WASHINGTON, June 26, 2017 – Without efficient data, the Federal Communications Commission can’t put together a model that shows what the cost would be to cover areas with no wireless coverage, the senior vice president of strategic relations of the broadband company C Spire said at a hearing on Tuesday.
The hearing on Capitol Hill was called “The Universal Service Fund and Rural Broadband Investment” and was held by the Commerce Subcommittee on Communications, Technology, Innovation and the Internet.
Eric Graham, C Spire vice president of strategic relations, said that when C Spire was still Cellular South, it expanded wireless networks from the more populated areas of Mississippi to the more rural areas. He said Mississippi was a Universal Service Fund success story.
Created by the Federal Communications Commission and managed by the Universal Service Administrative Corporation, the USF promotes access and funding to telecommunication services across the United States.
But USF successes will not be repeated in other states, Graham said, unless the FCC changes course.
First, the FCC is basing funding on insufficient data for which it has never set standards for submission. Second, without efficient data for coverage, the FCC can’t assemble a model showing the cost to serve areas without coverage.
Graham said that people don’t currently know where coverage is lacking, and the FCC runs on the idea that if it isn’t challenged, then the data is assumed correct.
Karen Rheuban, professor of pediatrics at the University of Virginia for telehealth, urged Congress and the FCC to explore additional federal options to afford costly infrastructure build-outs for rural healthcare providers.

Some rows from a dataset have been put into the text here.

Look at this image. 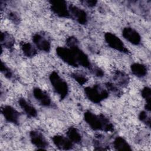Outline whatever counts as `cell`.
<instances>
[{
    "instance_id": "1",
    "label": "cell",
    "mask_w": 151,
    "mask_h": 151,
    "mask_svg": "<svg viewBox=\"0 0 151 151\" xmlns=\"http://www.w3.org/2000/svg\"><path fill=\"white\" fill-rule=\"evenodd\" d=\"M84 120L94 130H101L106 132L114 130L113 124L102 114L97 115L88 110L84 114Z\"/></svg>"
},
{
    "instance_id": "2",
    "label": "cell",
    "mask_w": 151,
    "mask_h": 151,
    "mask_svg": "<svg viewBox=\"0 0 151 151\" xmlns=\"http://www.w3.org/2000/svg\"><path fill=\"white\" fill-rule=\"evenodd\" d=\"M49 79L54 91L60 96V99H64L68 93V87L66 81L56 71H52L50 74Z\"/></svg>"
},
{
    "instance_id": "3",
    "label": "cell",
    "mask_w": 151,
    "mask_h": 151,
    "mask_svg": "<svg viewBox=\"0 0 151 151\" xmlns=\"http://www.w3.org/2000/svg\"><path fill=\"white\" fill-rule=\"evenodd\" d=\"M84 93L86 97L90 101L96 104L101 103L109 96L107 91L103 88L99 84L84 88Z\"/></svg>"
},
{
    "instance_id": "4",
    "label": "cell",
    "mask_w": 151,
    "mask_h": 151,
    "mask_svg": "<svg viewBox=\"0 0 151 151\" xmlns=\"http://www.w3.org/2000/svg\"><path fill=\"white\" fill-rule=\"evenodd\" d=\"M56 54L61 60L69 65L74 67H79L75 52L73 49L58 47L56 48Z\"/></svg>"
},
{
    "instance_id": "5",
    "label": "cell",
    "mask_w": 151,
    "mask_h": 151,
    "mask_svg": "<svg viewBox=\"0 0 151 151\" xmlns=\"http://www.w3.org/2000/svg\"><path fill=\"white\" fill-rule=\"evenodd\" d=\"M104 39L108 45L117 51L125 54H130V52L125 46L122 41L115 34L111 32H106L104 35Z\"/></svg>"
},
{
    "instance_id": "6",
    "label": "cell",
    "mask_w": 151,
    "mask_h": 151,
    "mask_svg": "<svg viewBox=\"0 0 151 151\" xmlns=\"http://www.w3.org/2000/svg\"><path fill=\"white\" fill-rule=\"evenodd\" d=\"M50 9L51 11L61 18H70L68 6L67 2L63 0L50 1Z\"/></svg>"
},
{
    "instance_id": "7",
    "label": "cell",
    "mask_w": 151,
    "mask_h": 151,
    "mask_svg": "<svg viewBox=\"0 0 151 151\" xmlns=\"http://www.w3.org/2000/svg\"><path fill=\"white\" fill-rule=\"evenodd\" d=\"M1 113L5 119L14 124H19L21 114L11 106H4L1 109Z\"/></svg>"
},
{
    "instance_id": "8",
    "label": "cell",
    "mask_w": 151,
    "mask_h": 151,
    "mask_svg": "<svg viewBox=\"0 0 151 151\" xmlns=\"http://www.w3.org/2000/svg\"><path fill=\"white\" fill-rule=\"evenodd\" d=\"M31 142L38 149L45 150L48 146V143L44 135L38 130H32L29 132Z\"/></svg>"
},
{
    "instance_id": "9",
    "label": "cell",
    "mask_w": 151,
    "mask_h": 151,
    "mask_svg": "<svg viewBox=\"0 0 151 151\" xmlns=\"http://www.w3.org/2000/svg\"><path fill=\"white\" fill-rule=\"evenodd\" d=\"M68 10L70 18L75 19L78 23L81 25L87 24L88 21L87 15L83 9L71 4L68 6Z\"/></svg>"
},
{
    "instance_id": "10",
    "label": "cell",
    "mask_w": 151,
    "mask_h": 151,
    "mask_svg": "<svg viewBox=\"0 0 151 151\" xmlns=\"http://www.w3.org/2000/svg\"><path fill=\"white\" fill-rule=\"evenodd\" d=\"M32 41L38 49L45 52H49L51 49L50 40L41 34L36 33L32 36Z\"/></svg>"
},
{
    "instance_id": "11",
    "label": "cell",
    "mask_w": 151,
    "mask_h": 151,
    "mask_svg": "<svg viewBox=\"0 0 151 151\" xmlns=\"http://www.w3.org/2000/svg\"><path fill=\"white\" fill-rule=\"evenodd\" d=\"M122 35L129 42L133 45H139L141 42V37L139 32L131 27H125L122 31Z\"/></svg>"
},
{
    "instance_id": "12",
    "label": "cell",
    "mask_w": 151,
    "mask_h": 151,
    "mask_svg": "<svg viewBox=\"0 0 151 151\" xmlns=\"http://www.w3.org/2000/svg\"><path fill=\"white\" fill-rule=\"evenodd\" d=\"M54 145L61 150H70L73 147V143L68 138L61 135H55L52 137Z\"/></svg>"
},
{
    "instance_id": "13",
    "label": "cell",
    "mask_w": 151,
    "mask_h": 151,
    "mask_svg": "<svg viewBox=\"0 0 151 151\" xmlns=\"http://www.w3.org/2000/svg\"><path fill=\"white\" fill-rule=\"evenodd\" d=\"M33 96L35 99L43 106L49 107L51 105V100L48 94L38 87L33 90Z\"/></svg>"
},
{
    "instance_id": "14",
    "label": "cell",
    "mask_w": 151,
    "mask_h": 151,
    "mask_svg": "<svg viewBox=\"0 0 151 151\" xmlns=\"http://www.w3.org/2000/svg\"><path fill=\"white\" fill-rule=\"evenodd\" d=\"M18 103L25 114L29 117H35L37 116L36 109L31 105L24 98H20L18 100Z\"/></svg>"
},
{
    "instance_id": "15",
    "label": "cell",
    "mask_w": 151,
    "mask_h": 151,
    "mask_svg": "<svg viewBox=\"0 0 151 151\" xmlns=\"http://www.w3.org/2000/svg\"><path fill=\"white\" fill-rule=\"evenodd\" d=\"M113 79L116 83L121 87L127 86L130 80L128 74L120 70H117L115 71Z\"/></svg>"
},
{
    "instance_id": "16",
    "label": "cell",
    "mask_w": 151,
    "mask_h": 151,
    "mask_svg": "<svg viewBox=\"0 0 151 151\" xmlns=\"http://www.w3.org/2000/svg\"><path fill=\"white\" fill-rule=\"evenodd\" d=\"M132 73L137 77H144L147 73V68L146 66L141 63H133L130 66Z\"/></svg>"
},
{
    "instance_id": "17",
    "label": "cell",
    "mask_w": 151,
    "mask_h": 151,
    "mask_svg": "<svg viewBox=\"0 0 151 151\" xmlns=\"http://www.w3.org/2000/svg\"><path fill=\"white\" fill-rule=\"evenodd\" d=\"M1 44L2 47L11 50L14 45L15 39L9 33L7 32H2L1 34Z\"/></svg>"
},
{
    "instance_id": "18",
    "label": "cell",
    "mask_w": 151,
    "mask_h": 151,
    "mask_svg": "<svg viewBox=\"0 0 151 151\" xmlns=\"http://www.w3.org/2000/svg\"><path fill=\"white\" fill-rule=\"evenodd\" d=\"M113 146L117 150H131L132 148L128 142L122 137L117 136L113 142Z\"/></svg>"
},
{
    "instance_id": "19",
    "label": "cell",
    "mask_w": 151,
    "mask_h": 151,
    "mask_svg": "<svg viewBox=\"0 0 151 151\" xmlns=\"http://www.w3.org/2000/svg\"><path fill=\"white\" fill-rule=\"evenodd\" d=\"M67 135L68 138L73 143H80L82 140L81 135L80 134L78 130L74 127H70L68 128L67 132Z\"/></svg>"
},
{
    "instance_id": "20",
    "label": "cell",
    "mask_w": 151,
    "mask_h": 151,
    "mask_svg": "<svg viewBox=\"0 0 151 151\" xmlns=\"http://www.w3.org/2000/svg\"><path fill=\"white\" fill-rule=\"evenodd\" d=\"M21 48L23 54L27 57H32L37 54V50L29 42L21 43Z\"/></svg>"
},
{
    "instance_id": "21",
    "label": "cell",
    "mask_w": 151,
    "mask_h": 151,
    "mask_svg": "<svg viewBox=\"0 0 151 151\" xmlns=\"http://www.w3.org/2000/svg\"><path fill=\"white\" fill-rule=\"evenodd\" d=\"M141 95L145 100L146 104L145 106V109L150 111L151 110V90L149 87H145L141 91Z\"/></svg>"
},
{
    "instance_id": "22",
    "label": "cell",
    "mask_w": 151,
    "mask_h": 151,
    "mask_svg": "<svg viewBox=\"0 0 151 151\" xmlns=\"http://www.w3.org/2000/svg\"><path fill=\"white\" fill-rule=\"evenodd\" d=\"M71 77L80 85H83L88 81L86 76L80 73H73L71 74Z\"/></svg>"
},
{
    "instance_id": "23",
    "label": "cell",
    "mask_w": 151,
    "mask_h": 151,
    "mask_svg": "<svg viewBox=\"0 0 151 151\" xmlns=\"http://www.w3.org/2000/svg\"><path fill=\"white\" fill-rule=\"evenodd\" d=\"M139 119L140 122L145 124L146 126H147L149 128L150 127V124H151V120L150 116L146 113L145 111H142L139 115Z\"/></svg>"
},
{
    "instance_id": "24",
    "label": "cell",
    "mask_w": 151,
    "mask_h": 151,
    "mask_svg": "<svg viewBox=\"0 0 151 151\" xmlns=\"http://www.w3.org/2000/svg\"><path fill=\"white\" fill-rule=\"evenodd\" d=\"M105 86L109 91L114 93L115 95H116L117 96L122 95V93L121 90L114 84L110 83V82H107L106 83Z\"/></svg>"
},
{
    "instance_id": "25",
    "label": "cell",
    "mask_w": 151,
    "mask_h": 151,
    "mask_svg": "<svg viewBox=\"0 0 151 151\" xmlns=\"http://www.w3.org/2000/svg\"><path fill=\"white\" fill-rule=\"evenodd\" d=\"M1 71L5 76V77L8 79H11L13 77L12 71L2 61L1 63Z\"/></svg>"
},
{
    "instance_id": "26",
    "label": "cell",
    "mask_w": 151,
    "mask_h": 151,
    "mask_svg": "<svg viewBox=\"0 0 151 151\" xmlns=\"http://www.w3.org/2000/svg\"><path fill=\"white\" fill-rule=\"evenodd\" d=\"M66 44L68 46V47H71L75 45H78V41L76 37L71 36L69 37L67 40H66Z\"/></svg>"
},
{
    "instance_id": "27",
    "label": "cell",
    "mask_w": 151,
    "mask_h": 151,
    "mask_svg": "<svg viewBox=\"0 0 151 151\" xmlns=\"http://www.w3.org/2000/svg\"><path fill=\"white\" fill-rule=\"evenodd\" d=\"M90 71L94 75L97 77H103L104 75L103 71L98 67H94L93 66H92L91 68L90 69Z\"/></svg>"
},
{
    "instance_id": "28",
    "label": "cell",
    "mask_w": 151,
    "mask_h": 151,
    "mask_svg": "<svg viewBox=\"0 0 151 151\" xmlns=\"http://www.w3.org/2000/svg\"><path fill=\"white\" fill-rule=\"evenodd\" d=\"M8 17L15 24H18L19 22L20 18L15 12H10L8 14Z\"/></svg>"
},
{
    "instance_id": "29",
    "label": "cell",
    "mask_w": 151,
    "mask_h": 151,
    "mask_svg": "<svg viewBox=\"0 0 151 151\" xmlns=\"http://www.w3.org/2000/svg\"><path fill=\"white\" fill-rule=\"evenodd\" d=\"M81 2L84 5H85L88 7H93L97 3V1L96 0H85V1H82Z\"/></svg>"
}]
</instances>
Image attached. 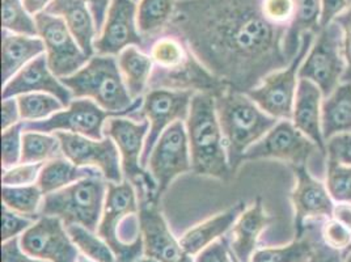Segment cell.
Listing matches in <instances>:
<instances>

Shirley Bloomfield, chief executive officer of NTCA, the Rural Broadband Association, said rural Americans cannot simply wait a few years for broadband reforms. Something needs to be done now, while reforms are happening.
Graham said that C Spire’s USF funds have been cut to the point that expansion is no longer an option. He said that the company has to maintain what has already been built. Michael Balhoff, senior partner and cofounder for Charlesmead Advisors, said that problems of connectivity are different now than 20 years ago, and that state public utility commissioners used to be capable of addressing telecommunications issues. Now, however, they primarily pay attention to energy-related issues
“The bench at the state level is much thinner than it used to be,” Balhoff said.